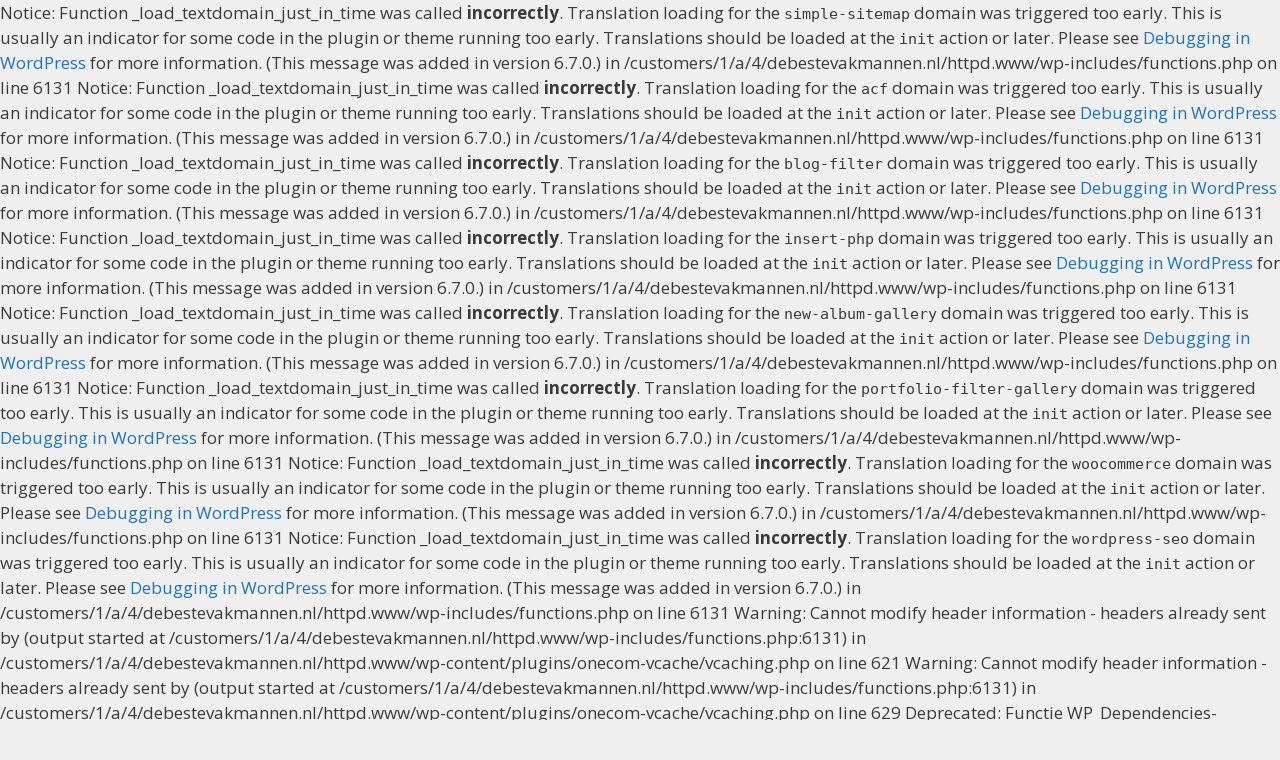

--- FILE ---
content_type: text/javascript
request_url: https://usercontent.one/wp/debestevakmannen.nl/wp-content/plugins/my-references/js/scripts.js?ver=6.9
body_size: 39
content:
jQuery(document).ready(function(){
  jQuery('.my-references-animation-carousel').slick({
    dots: false,
    prevArrow: '',
    nextArrow: '',
    infinite: true,
    variableWidth: true,
    autoplay: true,
    autoplaySpeed: 2000,
    centerMode: true,
  });
});
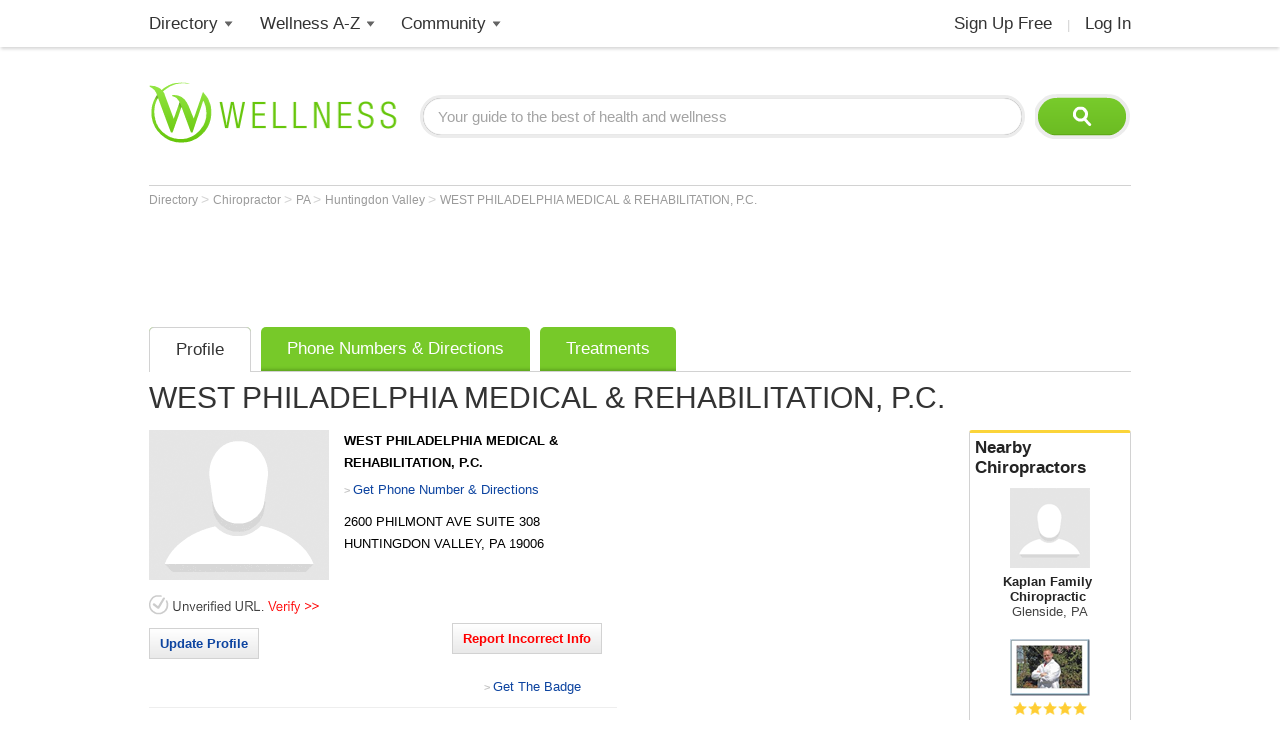

--- FILE ---
content_type: text/html; charset=utf-8
request_url: https://www.google.com/recaptcha/api2/aframe
body_size: 185
content:
<!DOCTYPE HTML><html><head><meta http-equiv="content-type" content="text/html; charset=UTF-8"></head><body><script nonce="J9PGO4xkKFDMM2rAFiSwaQ">/** Anti-fraud and anti-abuse applications only. See google.com/recaptcha */ try{var clients={'sodar':'https://pagead2.googlesyndication.com/pagead/sodar?'};window.addEventListener("message",function(a){try{if(a.source===window.parent){var b=JSON.parse(a.data);var c=clients[b['id']];if(c){var d=document.createElement('img');d.src=c+b['params']+'&rc='+(localStorage.getItem("rc::a")?sessionStorage.getItem("rc::b"):"");window.document.body.appendChild(d);sessionStorage.setItem("rc::e",parseInt(sessionStorage.getItem("rc::e")||0)+1);localStorage.setItem("rc::h",'1769165871729');}}}catch(b){}});window.parent.postMessage("_grecaptcha_ready", "*");}catch(b){}</script></body></html>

○ ○ ○ ○ ○

• TO DO
Set the pictures aside and transcribe the data above exactly.

• RESULT
--- FILE ---
content_type: text/javascript
request_url: https://usercontent.one/wp/debestevakmannen.nl/wp-content/plugins/my-references/js/scripts.js?ver=6.9
body_size: 39
content:
jQuery(document).ready(function(){
  jQuery('.my-references-animation-carousel').slick({
    dots: false,
    prevArrow: '',
    nextArrow: '',
    infinite: true,
    variableWidth: true,
    autoplay: true,
    autoplaySpeed: 2000,
    centerMode: true,
  });
});

--- FILE ---
content_type: text/html; charset=utf-8
request_url: https://www.google.com/recaptcha/api2/aframe
body_size: 185
content:
<!DOCTYPE HTML><html><head><meta http-equiv="content-type" content="text/html; charset=UTF-8"></head><body><script nonce="J9PGO4xkKFDMM2rAFiSwaQ">/** Anti-fraud and anti-abuse applications only. See google.com/recaptcha */ try{var clients={'sodar':'https://pagead2.googlesyndication.com/pagead/sodar?'};window.addEventListener("message",function(a){try{if(a.source===window.parent){var b=JSON.parse(a.data);var c=clients[b['id']];if(c){var d=document.createElement('img');d.src=c+b['params']+'&rc='+(localStorage.getItem("rc::a")?sessionStorage.getItem("rc::b"):"");window.document.body.appendChild(d);sessionStorage.setItem("rc::e",parseInt(sessionStorage.getItem("rc::e")||0)+1);localStorage.setItem("rc::h",'1769165871729');}}}catch(b){}});window.parent.postMessage("_grecaptcha_ready", "*");}catch(b){}</script></body></html>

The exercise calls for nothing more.